◆ **Passage**
--- START ---
The 1996 merger of New York City's emergency medical and fire services changed dramatically the workload of many fire companies.

Phil Wiffen

The 1996 merger of New York City's emergency medical and fire services changed dramatically the workload of many fire companies.

Last year the New York City Fire Department responded to nearly 62,000 fire incidents, or roughly 160 every day. That’s a lot. But it actually reflects a step drop in firefighting over the previous 16 years—a 49 percent drop in fire incidents since 1998. Over the same period, the number of medical emergencies that FDNY handled jumped by a third. New York’s firefighters now respond to medical calls 15 times more often than they rush to potential fire scenes.

The change in FDNY workload (which City Limits reported on in July) has many causes, but one is the 1996 merger of the city’s emergency medical service with its fire service. A report out Wednesday from the Citizens Budget Commission argues the city needs to retool FDNY to reflect the change in its work.

“When a New Yorker sees a firetruck heading down the street with its lights flashing and siren
sounding, the odds are less than one in five that the firefighters are headed to a fire; it is
more likely that they are responding to a medical emergency,” the report reads. The problem, CBC says, is that “the FDNY does not efficiently address its most common job: responding to medical emergencies.”

For instance:

Response times for engine companies are generally quicker than for ambulances, but firefighter response is limited in important ways. First, firefighters cannot offer transport to a hospital; engines are not equipped to transfer patients, and firefighters cannot be ‘out of commission’ for very long in the event there is a fire or other emergency. Second, firefighters have less extensive medical training than EMTs and paramedics; even when firefighters can provide meaningful assistance, protocols require an ambulance to arrive and take over, necessitating a redundant dual response.

While the department has identified that problem and promised some reforms, CBC says it’s not being bold enough in dealing with the mismatch.
--- END ---
◆ **Problem 1**
From the article on the FDNY's changing workload, set down word for word the part that opens with the words containing "Phil Wiffen" and closes with "potential fire scenes.".
◆ **Problem 2**
According to the article on the FDNY's changing workload, why does an engine company reaching a medical emergency first still not make an ambulance unnecessary?
◆ **Problem 3**
Write the next part of the article on the FDNY's changing workload, starting after its last sentence.

◆ **Dataset extract**
--- START ---
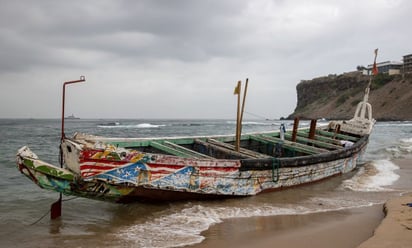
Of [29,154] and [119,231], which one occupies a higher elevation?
[29,154]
--- END ---
◆ **Task response 1**
Phil Wiffen

The 1996 merger of New York City's emergency medical and fire services changed dramatically the workload of many fire companies.

Last year the New York City Fire Department responded to nearly 62,000 fire incidents, or roughly 160 every day. That’s a lot. But it actually reflects a step drop in firefighting over the previous 16 years—a 49 percent drop in fire incidents since 1998. Over the same period, the number of medical emergencies that FDNY handled jumped by a third. New York’s firefighters now respond to medical calls 15 times more often than they rush to potential fire scenes.

◆ **Task response 2**
Firefighters cannot take a patient to a hospital, because engines are not equipped to transfer patients and the crew cannot be out of commission for long in case a fire or other emergency comes up. They also have less medical training than EMTs and paramedics, so protocols require an ambulance to arrive and take over, which produces a redundant dual response.

◆ **Task response 3**
What does CBC propose? Right now, the city uses two paramedics on “advanced life support” ambulances, which deal with more serious situations than “basic life support” ambulances. CBC wants the city to staff ambulances more efficiently, with one paramedic and one emergency medical technician; EMTs receive substantially less training and are paid lower salaries. The commission also suggests FDNY provide more medical training to firefighters, so they can effectively handle a broader range of medical emergencies without needing an ambulance.

CBC is less specific about what it wants over the long term, but it clearly implies that the city needs more EMTs and paramedics and fewer firefighters. “The relationships between the two services should be redefined, and the financial and human resources provided for each type of service should be rebalanced,” the report reads. “This will require rethinking not only personnel training, but the types of equipment needed and the use, placement, and deployment of these assets.”

Such a change will encounter a lot of resistance, and not just because of the cultural shift it would impose on the nation’s preeminent fire service. The nature of fire and of firefighting necessitate a quick and overwhelming response when something is burning, and given urban geography, there might be limits to how much New York’s firefighting capabilities can be scaled back, even as the number of blazes continues to decline.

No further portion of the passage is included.